Primeiramente devemos compreender que é da natureza humana evitar riscos, neste caso, o equivalente a evitar atuar fora da área de competências. Assim é que muitos dirigentes, quando levados a esse posto mais elevado na estrutura organizacional, permanecem com sua atenção e ações no dia a dia. É ali que se sentem confortáveis, é onde desenvolveram competência e, portanto, sabem como agir. Pensar o futuro, analisar o ambiente de competição, traçar estratégias competitivas que diferenciem a empresa dos concorrentes, é algo novo. Há uma curva de aprendizado a ser respeitada, que começa com a percepção da necessidade de se apreender práticas e métodos de formulação estratégica, e passa por um esforço extra para adquirir novas competências e por uma atitude de assumir riscos.

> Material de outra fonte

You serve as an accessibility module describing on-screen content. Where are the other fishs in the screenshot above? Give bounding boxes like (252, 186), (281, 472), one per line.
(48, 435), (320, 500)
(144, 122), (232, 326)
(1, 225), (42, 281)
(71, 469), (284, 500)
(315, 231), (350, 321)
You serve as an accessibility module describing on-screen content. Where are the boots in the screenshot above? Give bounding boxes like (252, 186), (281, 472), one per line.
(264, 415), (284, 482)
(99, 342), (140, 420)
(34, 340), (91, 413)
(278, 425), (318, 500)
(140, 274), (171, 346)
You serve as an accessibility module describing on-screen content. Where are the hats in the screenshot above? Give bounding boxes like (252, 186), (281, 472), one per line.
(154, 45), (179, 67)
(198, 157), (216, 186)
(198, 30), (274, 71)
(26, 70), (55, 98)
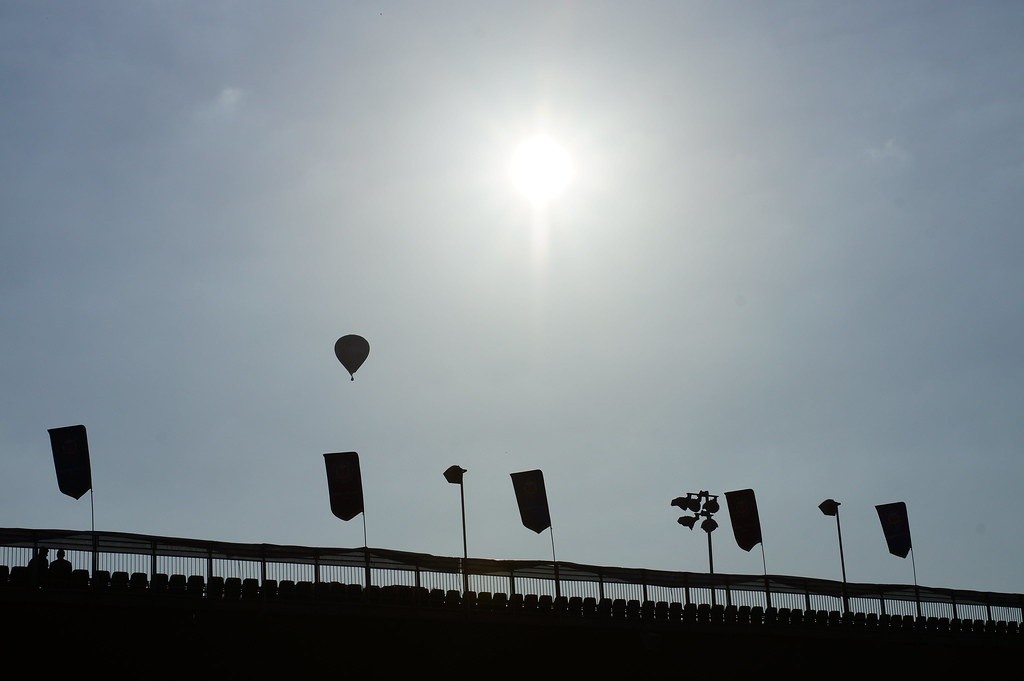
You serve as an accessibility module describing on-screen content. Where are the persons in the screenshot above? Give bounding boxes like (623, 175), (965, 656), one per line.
(50, 550), (72, 573)
(28, 547), (49, 573)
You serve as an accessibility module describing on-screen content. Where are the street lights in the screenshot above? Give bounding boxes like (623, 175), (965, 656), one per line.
(818, 499), (847, 585)
(443, 466), (469, 559)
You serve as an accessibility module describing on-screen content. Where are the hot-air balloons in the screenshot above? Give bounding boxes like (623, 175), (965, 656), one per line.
(333, 334), (371, 383)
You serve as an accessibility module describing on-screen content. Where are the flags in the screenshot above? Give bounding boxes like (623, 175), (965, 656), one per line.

Em segundo lugar, há a necessidade de obter resultados no dia a dia. Conselhos de administração (no caso de grandes empresas) ou os donos do negócio (em pequenas empresas, muitas vezes o próprio dirigente que também exerce a função de gestor), exigem retorno sobre seus investimentos, o que vem da operação. Assim, quando os resultados não acontecem como esperado, há a tendência de todos em “apagar incêndios”, todos viram “bombeiros”. Tudo bem se o incêndio é de grandes proporções, é preciso salvar o negócio (apagar o incêndio) antes de pensar no futuro. Contudo, com grande frequência o incêndio se instala pela falta de mudanças no dia a dia que levem a resultados melhores no futuro. Esse é o papel da estratégia, estabelecer mudanças importantes antes que elas se tornem urgentes ou até tardias.

Ambas as situações, aquisição de novas competências (apreender boas práticas sobre estratégia) e implantação de mudanças (assumir riscos e enfrentar resistências), exigem sair da zona de conforto. Antes de tudo, é preciso coragem e esforço para enfrentar esses desafios, às vezes humildade para pedir ajuda e, assim, ‘fazer a coisa certa’ sem deixar de ‘fazer certo as coisas’ no dia a dia.